Eu vivi atrás do muro
[Crônica de 2 de dezembro de 2009]
Eu morei em Berlim Ocidental em 1978. Dez anos antes dos 20 anos que estão sendo comemorados agora. Era uma cidade fascinante, com uma vida cultural maravilhosa, cercada por uma muralha, como um anel que a abafava por todos os lados.
Você entrava numa avenida e, de repente, sem aviso, lá estava ele, normalmente cinza, padronizado em blocos pré-construídos, impassível e dramático, interrompendo a rua como se o mundo fosse dele, e a ideia dos tanques russos a certeza de que qualquer amanhã poderia não ter mais certeza nenhuma.
O muro era muito mais complexo do que uma simples muralha de concreto com alguns metros de altura. Em alguns trechos, aproveitava velhos prédios com as janelas cimentadas, em outros, campos minados e cercados com arame farpado impediam a passagem. E em boa parte de seu perímetro não era um, mas dois muros, com um espaço no meio, com arame farpado, cães, carros armados, torres com metralhadoras e minas terrestres espalhadas pelo chão.
Fugir era no mínimo muito difícil, e muita gente perdeu a vida tentando. Ao contrário dos filmes americanos, que mostravam os alemães orientais como incompetentes, na prática, as forças de segurança matavam ou recapturavam os que tentavam fugir com enorme frequência.

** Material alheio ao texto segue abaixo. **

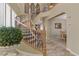 Elegant curved staircase with decorative wrought iron railing and abundant natural light from nearby windows at 1272 Olivia Pkwy, Henderson, NV 89011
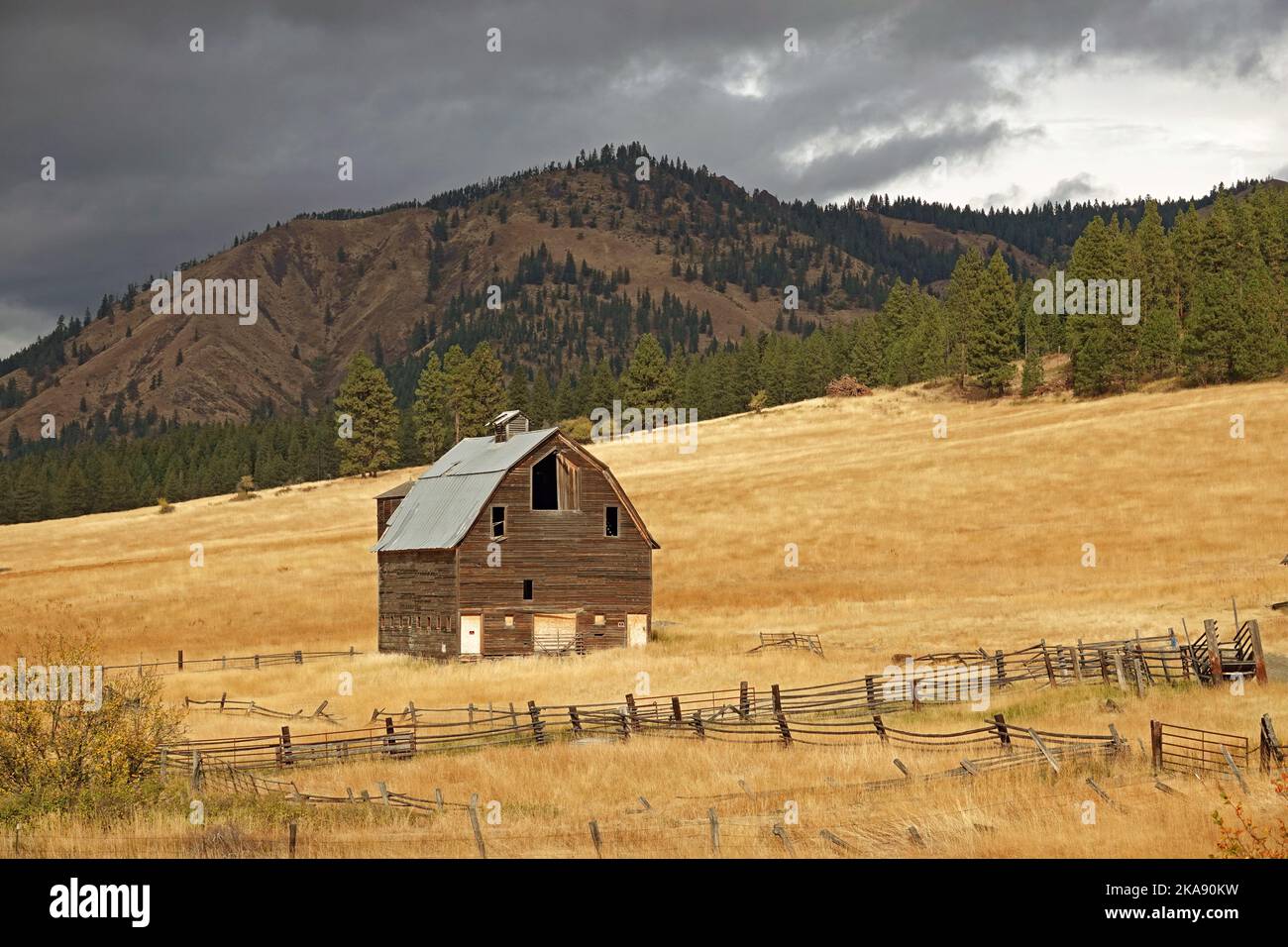 A long-abandoned barn on a hillside in National Forest land in central Washington State, on the eastern slope of the Cascade Range. Stock Photo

Mas a viagem para Berlim Oriental, ainda que na primeira vez dando medo, valia a pena. Os melhores museus alemães estavam do lado russo, e ver a destruição causada pela guerra era impressionante. Mesmo do lado ocidental os estragos nos prédios mais velhos ainda eram visíveis.
Mas o medo do muro e as marcas da guerra eram compensados pelo ritmo da vida, pelos shows, concertos e muita adrenalina.